**TASK DESCRIPTION:** Copy out the items below, substituting "timber table" for every occurrence of "wooden table" and leaving all other text unchanged.

**Data drawn from a collection:**
========

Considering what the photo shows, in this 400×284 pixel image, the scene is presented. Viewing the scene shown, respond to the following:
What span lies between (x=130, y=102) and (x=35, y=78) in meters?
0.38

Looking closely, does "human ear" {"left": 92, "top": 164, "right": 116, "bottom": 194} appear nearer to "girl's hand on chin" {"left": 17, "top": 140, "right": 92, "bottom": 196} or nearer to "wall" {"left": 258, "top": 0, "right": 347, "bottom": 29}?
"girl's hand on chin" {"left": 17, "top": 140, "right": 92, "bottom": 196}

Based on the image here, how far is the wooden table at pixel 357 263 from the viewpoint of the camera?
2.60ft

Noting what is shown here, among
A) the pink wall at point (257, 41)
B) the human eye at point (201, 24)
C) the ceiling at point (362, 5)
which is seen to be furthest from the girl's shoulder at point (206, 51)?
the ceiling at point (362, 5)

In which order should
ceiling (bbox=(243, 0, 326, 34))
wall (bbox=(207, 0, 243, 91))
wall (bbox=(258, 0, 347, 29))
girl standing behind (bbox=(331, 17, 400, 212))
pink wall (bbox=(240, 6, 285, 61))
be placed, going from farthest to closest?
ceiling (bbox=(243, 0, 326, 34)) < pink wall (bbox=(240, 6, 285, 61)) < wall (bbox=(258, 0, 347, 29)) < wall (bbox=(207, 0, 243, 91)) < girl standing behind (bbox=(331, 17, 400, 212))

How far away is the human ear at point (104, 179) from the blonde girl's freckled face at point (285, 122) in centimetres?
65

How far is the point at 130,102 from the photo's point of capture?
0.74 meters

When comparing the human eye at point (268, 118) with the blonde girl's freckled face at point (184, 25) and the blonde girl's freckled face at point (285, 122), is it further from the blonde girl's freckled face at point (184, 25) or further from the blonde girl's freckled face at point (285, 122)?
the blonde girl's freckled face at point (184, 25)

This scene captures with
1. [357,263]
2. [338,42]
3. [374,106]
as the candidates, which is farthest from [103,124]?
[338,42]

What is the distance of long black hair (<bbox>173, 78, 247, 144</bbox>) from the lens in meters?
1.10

========

**THE OUTPUT:**
Considering what the photo shows, in this 400×284 pixel image, the scene is presented. Viewing the scene shown, respond to the following:
What span lies between (x=130, y=102) and (x=35, y=78) in meters?
0.38

Looking closely, does "human ear" {"left": 92, "top": 164, "right": 116, "bottom": 194} appear nearer to "girl's hand on chin" {"left": 17, "top": 140, "right": 92, "bottom": 196} or nearer to "wall" {"left": 258, "top": 0, "right": 347, "bottom": 29}?
"girl's hand on chin" {"left": 17, "top": 140, "right": 92, "bottom": 196}

Based on the image here, how far is the timber table at pixel 357 263 from the viewpoint of the camera?
2.60ft

Noting what is shown here, among
A) the pink wall at point (257, 41)
B) the human eye at point (201, 24)
C) the ceiling at point (362, 5)
which is seen to be furthest from the girl's shoulder at point (206, 51)?
the ceiling at point (362, 5)

In which order should
ceiling (bbox=(243, 0, 326, 34))
wall (bbox=(207, 0, 243, 91))
wall (bbox=(258, 0, 347, 29))
girl standing behind (bbox=(331, 17, 400, 212))
pink wall (bbox=(240, 6, 285, 61))
be placed, going from farthest to closest?
ceiling (bbox=(243, 0, 326, 34)) < pink wall (bbox=(240, 6, 285, 61)) < wall (bbox=(258, 0, 347, 29)) < wall (bbox=(207, 0, 243, 91)) < girl standing behind (bbox=(331, 17, 400, 212))

How far away is the human ear at point (104, 179) from the blonde girl's freckled face at point (285, 122) in centimetres?
65

How far is the point at 130,102 from the photo's point of capture?
0.74 meters

When comparing the human eye at point (268, 118) with the blonde girl's freckled face at point (184, 25) and the blonde girl's freckled face at point (285, 122), is it further from the blonde girl's freckled face at point (184, 25) or further from the blonde girl's freckled face at point (285, 122)?
the blonde girl's freckled face at point (184, 25)

This scene captures with
1. [357,263]
2. [338,42]
3. [374,106]
as the candidates, which is farthest from [103,124]?
[338,42]

What is the distance of long black hair (<bbox>173, 78, 247, 144</bbox>) from the lens in meters?
1.10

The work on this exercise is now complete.